NEW YORK SET TO CELEBRATE LEGACY OF UNION LEADER MIKE QUILL
KERRY NATIVE, WHO TOOK ON RULING ELITE OF NEW YORK AS LEADER OF THE TRANSPORT WORKERS’ UNION, FOCUS OF COMMEMORATION
LEGENDARY New York trade union boss Mike Quill is the focus of a massive commemoration at the end of the month in the Big Apple.
The Kerry man, who was born in the town land of Gortlouchera close to Kilgarvan, displayed all the political cunning of his native soil in a revered career advocating for ordinary workers.
Famously, he brought New York to its knees in the 1966 all-out strike of the Transport Workers’ Union, when the Kerry man went head-to-head with the waspish Mayor of New York, John Lindsay. He won a huge victory for his members, but the toll of the big fight would prove fatal as Mike succumbed to a heart attack on January 28, aged just 60.
Now, on the 53rd anniversary of his death. both the Transport Workers’ Union and the Kerry P&B Association of New York – of which Mike was a key member – join forces for a ‘major commemoration’ of a man ‘the ages will remember’ as Martin Luther King Jnr famously said of him. The event is to take place at the Kerry Hall in Yonkers on January 26 next.
Mike emigrated to New York in 1926 and was hired as a ticket agent in the subway system by ‘28. The working conditions for all transport workers were disgraceful – long hours, low pay and no healthcare or vacation benefits.
Mike was focused on changing this dastardly situation. With help from some equally determined Irish Republicans and with strong support from the Communist Party in New York, he confronted directly the house unions that rubberstamped company employee policies, and in 1934 the Transport Workers’ Union was founded in Manhattan.
Most of the workers were Irish because, according to Mike, they had the big advantage of being able to speak English.

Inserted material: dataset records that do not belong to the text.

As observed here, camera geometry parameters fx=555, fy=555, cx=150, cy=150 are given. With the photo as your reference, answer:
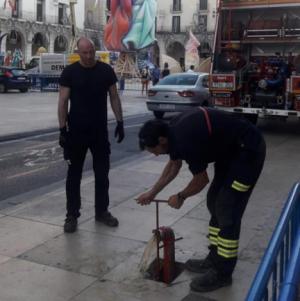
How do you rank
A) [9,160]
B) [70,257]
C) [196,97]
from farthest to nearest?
[196,97]
[9,160]
[70,257]

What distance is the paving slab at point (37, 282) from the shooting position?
386cm

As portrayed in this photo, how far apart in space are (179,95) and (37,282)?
11.8 metres

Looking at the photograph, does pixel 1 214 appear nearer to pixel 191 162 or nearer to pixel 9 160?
pixel 191 162

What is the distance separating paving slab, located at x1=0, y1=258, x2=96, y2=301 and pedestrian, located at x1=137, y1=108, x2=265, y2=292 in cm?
79

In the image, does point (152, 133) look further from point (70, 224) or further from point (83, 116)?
point (70, 224)

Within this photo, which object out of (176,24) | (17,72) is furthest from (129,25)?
(176,24)

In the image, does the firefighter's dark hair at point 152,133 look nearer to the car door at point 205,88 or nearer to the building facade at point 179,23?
the car door at point 205,88

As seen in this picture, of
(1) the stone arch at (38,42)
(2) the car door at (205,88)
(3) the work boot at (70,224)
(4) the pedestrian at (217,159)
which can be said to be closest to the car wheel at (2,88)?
(2) the car door at (205,88)

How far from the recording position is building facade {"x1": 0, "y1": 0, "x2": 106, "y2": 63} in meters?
55.0

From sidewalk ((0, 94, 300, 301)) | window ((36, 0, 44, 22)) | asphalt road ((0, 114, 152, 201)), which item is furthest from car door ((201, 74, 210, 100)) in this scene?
window ((36, 0, 44, 22))

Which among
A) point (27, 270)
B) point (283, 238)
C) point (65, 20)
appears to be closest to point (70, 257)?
point (27, 270)

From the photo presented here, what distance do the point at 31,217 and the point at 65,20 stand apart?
59804mm

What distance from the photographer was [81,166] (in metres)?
5.36

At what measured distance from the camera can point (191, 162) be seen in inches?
144
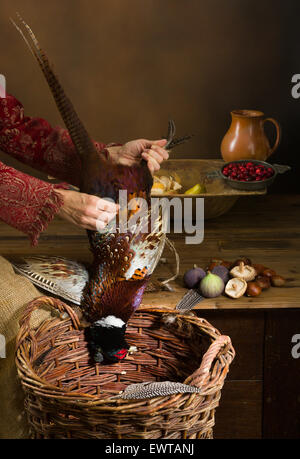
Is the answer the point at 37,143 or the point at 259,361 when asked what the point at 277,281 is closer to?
the point at 259,361

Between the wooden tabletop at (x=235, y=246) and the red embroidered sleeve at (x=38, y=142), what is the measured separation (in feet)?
0.99

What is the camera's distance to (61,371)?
111 centimetres

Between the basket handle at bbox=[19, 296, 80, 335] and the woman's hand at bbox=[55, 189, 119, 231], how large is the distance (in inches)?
6.5

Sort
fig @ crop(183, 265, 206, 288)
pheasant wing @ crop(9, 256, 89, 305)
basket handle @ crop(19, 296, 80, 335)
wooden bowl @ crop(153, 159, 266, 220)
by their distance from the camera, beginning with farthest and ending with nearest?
wooden bowl @ crop(153, 159, 266, 220) < fig @ crop(183, 265, 206, 288) < pheasant wing @ crop(9, 256, 89, 305) < basket handle @ crop(19, 296, 80, 335)

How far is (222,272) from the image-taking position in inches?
54.4

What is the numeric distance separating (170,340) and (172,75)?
1.09m

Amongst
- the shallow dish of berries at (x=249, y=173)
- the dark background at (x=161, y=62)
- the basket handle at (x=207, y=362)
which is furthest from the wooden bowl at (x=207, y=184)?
the basket handle at (x=207, y=362)

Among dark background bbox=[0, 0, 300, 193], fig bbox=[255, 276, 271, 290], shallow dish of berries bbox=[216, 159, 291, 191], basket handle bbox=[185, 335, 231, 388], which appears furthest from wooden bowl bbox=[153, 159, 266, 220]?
basket handle bbox=[185, 335, 231, 388]

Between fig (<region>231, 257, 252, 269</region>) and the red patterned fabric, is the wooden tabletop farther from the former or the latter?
the red patterned fabric

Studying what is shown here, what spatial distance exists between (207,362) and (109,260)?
14.6 inches

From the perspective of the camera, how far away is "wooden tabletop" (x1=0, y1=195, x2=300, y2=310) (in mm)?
1331

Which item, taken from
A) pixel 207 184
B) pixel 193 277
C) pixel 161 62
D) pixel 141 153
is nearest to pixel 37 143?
pixel 141 153
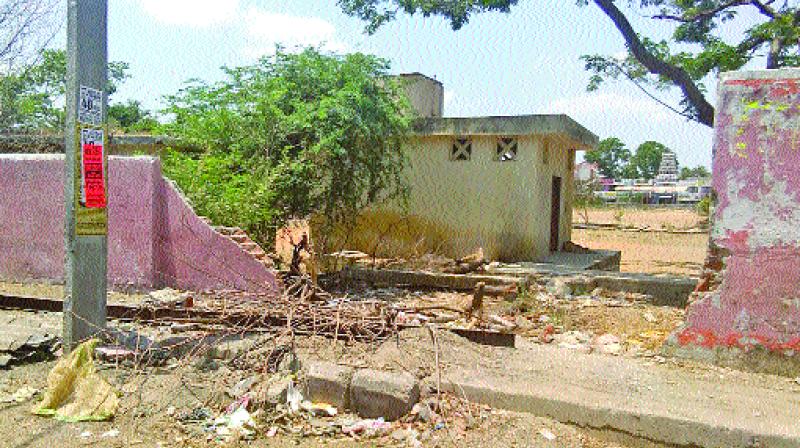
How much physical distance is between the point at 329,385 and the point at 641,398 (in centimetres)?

He always kept a photograph of James Connolly in his office, and he claimed that the Irish hero and President Lincoln were the two people who influenced him most.
In 1935 the TWU negotiated a contract for its members which opened the door for a flood of new applicants from other transit groups in New York and, indeed, throughout the whole country. Mike served as international president from the late 1940s until his death in 1966.
In New York, subway contracts always terminated on New Year’s Eve, and Mike – with flair and swagger, mingled with wit and anger – would inevitably warn that, without a contract, a strike was imminent. Somehow the cliff-hanger threat never happened, and a new contract would be signed at the last minute.
In January, 1966, John Lindsay started his term as mayor.
His predecessor, Mayor Wagner, told Mike he could not negotiate a new contract with him because it would intrude on the financial policies of his successor. Lindsay refused to engage in serious negotiations, and Mike called an all-out strike for the first day of the new year. Without transportation, New York City was effectively closed down.
A court issued an injunction against the union, and Mike and the other leaders were sentenced to jail. Mike’s memorable response to the judge was that “he could drop dead in his black robes”.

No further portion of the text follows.